§ **Given request a**: Translate this sentence from the Avro forum thread into Spanish: "BSON, by design, was meant to be a more efficient way to encode JSON data, so yes, it is a way to encode JSON-typed data."

[Document start]

> Yes Avro supports a JSON encoding, but it's not canonical. To be clear, I'm no...

cbsmith · on Aug 18, 2021

> I'm saying that when you decode an Avro document, the result that comes out (presuming you don't tell the Avro decoder anything special about custom types your runtime supports and how it should map them) is a JSON document.

Semantic point: it's not a "document".

There are tools which will decode Avro and output the data in JSON (typically using the JSON encoding of Avro: https://avro.apache.org/docs/current/spec.html#json_encoding), but the ADT that is created is by no means a JSON document. The ADT that is created has more complex semantics than JSON; JSON is not the canonical representation.

> By which I don't mean JSON-encoded text, but rather an in-memory ADT that has the exact set of types that exist in JSON, no more and no less.

Except Avro has data types that are not the exact set of types that exist in JSON. The first clue on this might be that the Avro spec includes mappings that list how primitive Avro types are mapped to JSON types.

> Or, to put that another way, Avro is a way to encode JSON-typed data, just as "JSON text", or https://bsonspec.org/, is a way to encode JSON-typed data

BSON, by design, was meant to be a more efficient way to encode JSON data, so yes, it is a way to encode JSON-typed data. Avro, however, was not defined as a way to encode JSON data. It was defined as a way to encode data (with a degree of specialization for the case of Hadoop sequence files, where you are generally storing a large number of small records in one file).

A simple counter example: Avro has a "float" type, which is a 32-bit IEEE 754 floating point number. Neither JSON nor BSON have that type.

Technically, JSON doesn't really have types, it has values, but even if you pretend that JavaScript's types are JSON's types, there's nothing "canonical" about JavaScript's types for Avro.

Yes, you can represent JSON data in Avro, and Avro in JSON, much as you can represent data in two different serialization formats. Avro's data model is very much defined independently of JSON's data model (as you'd expect).

derefr · on Aug 18, 2021

> The first clue on this might be that the Avro spec includes mappings that list how primitive Avro types are mapped to JSON types.

My understanding was always:

1. that the "primitive Avro types" are Avro's wire types, which are separate from its representable domain types. (Sort of like how RLE-ified data has wire types of "literal string" and "repeat literal N times".)

2. that any data that would not be valid as input to a JSON encoder, is not valid as input to an Avro encoder, because its wire types are defined in terms of their a mapping from a set of domain types that are exactly the set of domain types accepted by JSON encoders (whether they're explicitly noted as being those or not.)

Or, to put that another way: an Avro schema is — besides a validation step that constrains your data into a slightly-more-normalized/cleaned format — mostly a big fat hint for how to most-efficiently pack an (IMHO strictly JSONly-typed) value into a binary encoding. Differences between "long" and "int" on the wire aren't meant to decode to different domain types (at least, by default); they're just meant to restrict the data's allowed values (like a SQL DOMAIN constraint) in ways that allow it to be more predictable, and so to be wire-encoded more optimally.

[Document end]

§ **Given request b**: Write out the records word for word, starting at the line that contains "In the visible" and continuing through their last line.

[Supplied material start]

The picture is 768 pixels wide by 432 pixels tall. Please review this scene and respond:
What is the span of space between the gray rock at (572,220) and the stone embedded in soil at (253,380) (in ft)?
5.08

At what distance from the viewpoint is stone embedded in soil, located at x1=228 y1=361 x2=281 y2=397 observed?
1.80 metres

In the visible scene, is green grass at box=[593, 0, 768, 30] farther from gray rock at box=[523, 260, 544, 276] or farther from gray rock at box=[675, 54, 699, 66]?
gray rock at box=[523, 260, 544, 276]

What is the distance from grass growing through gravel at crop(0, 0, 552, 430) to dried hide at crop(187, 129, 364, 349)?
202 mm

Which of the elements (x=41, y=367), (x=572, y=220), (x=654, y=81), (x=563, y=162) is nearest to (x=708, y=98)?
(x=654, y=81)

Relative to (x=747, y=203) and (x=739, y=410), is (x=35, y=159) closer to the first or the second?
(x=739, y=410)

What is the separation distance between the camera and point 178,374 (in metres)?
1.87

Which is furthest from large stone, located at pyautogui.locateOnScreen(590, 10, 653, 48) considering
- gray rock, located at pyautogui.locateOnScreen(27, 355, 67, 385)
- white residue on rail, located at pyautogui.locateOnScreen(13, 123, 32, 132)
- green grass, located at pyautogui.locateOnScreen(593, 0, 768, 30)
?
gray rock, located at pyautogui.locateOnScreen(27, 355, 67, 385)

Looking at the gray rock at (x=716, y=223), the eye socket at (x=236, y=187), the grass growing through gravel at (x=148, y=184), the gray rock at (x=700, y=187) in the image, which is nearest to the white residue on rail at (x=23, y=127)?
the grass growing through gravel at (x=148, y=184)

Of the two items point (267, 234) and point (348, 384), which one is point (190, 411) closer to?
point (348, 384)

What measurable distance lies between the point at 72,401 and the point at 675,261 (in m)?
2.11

[Supplied material end]

§ **Exercise response a**: BSON, por diseño, se concibió como una forma más eficiente de codificar datos JSON, así que sí, es una forma de codificar datos con tipos de JSON.

§ **Exercise response b**:
In the visible scene, is green grass at box=[593, 0, 768, 30] farther from gray rock at box=[523, 260, 544, 276] or farther from gray rock at box=[675, 54, 699, 66]?
gray rock at box=[523, 260, 544, 276]

What is the distance from grass growing through gravel at crop(0, 0, 552, 430) to dried hide at crop(187, 129, 364, 349)?
202 mm

Which of the elements (x=41, y=367), (x=572, y=220), (x=654, y=81), (x=563, y=162) is nearest to (x=708, y=98)?
(x=654, y=81)

Relative to (x=747, y=203) and (x=739, y=410), is (x=35, y=159) closer to the first or the second?
(x=739, y=410)

What is the separation distance between the camera and point 178,374 (in metres)?
1.87

Which is furthest from large stone, located at pyautogui.locateOnScreen(590, 10, 653, 48) considering
- gray rock, located at pyautogui.locateOnScreen(27, 355, 67, 385)
- white residue on rail, located at pyautogui.locateOnScreen(13, 123, 32, 132)
- green grass, located at pyautogui.locateOnScreen(593, 0, 768, 30)
?
gray rock, located at pyautogui.locateOnScreen(27, 355, 67, 385)

Looking at the gray rock at (x=716, y=223), the eye socket at (x=236, y=187), the grass growing through gravel at (x=148, y=184), the gray rock at (x=700, y=187) in the image, which is nearest to the white residue on rail at (x=23, y=127)?
the grass growing through gravel at (x=148, y=184)

Of the two items point (267, 234) and point (348, 384), which one is point (190, 411) closer to?
point (348, 384)

What measurable distance lies between the point at 72,401 and the point at 675,261 (in m)?
2.11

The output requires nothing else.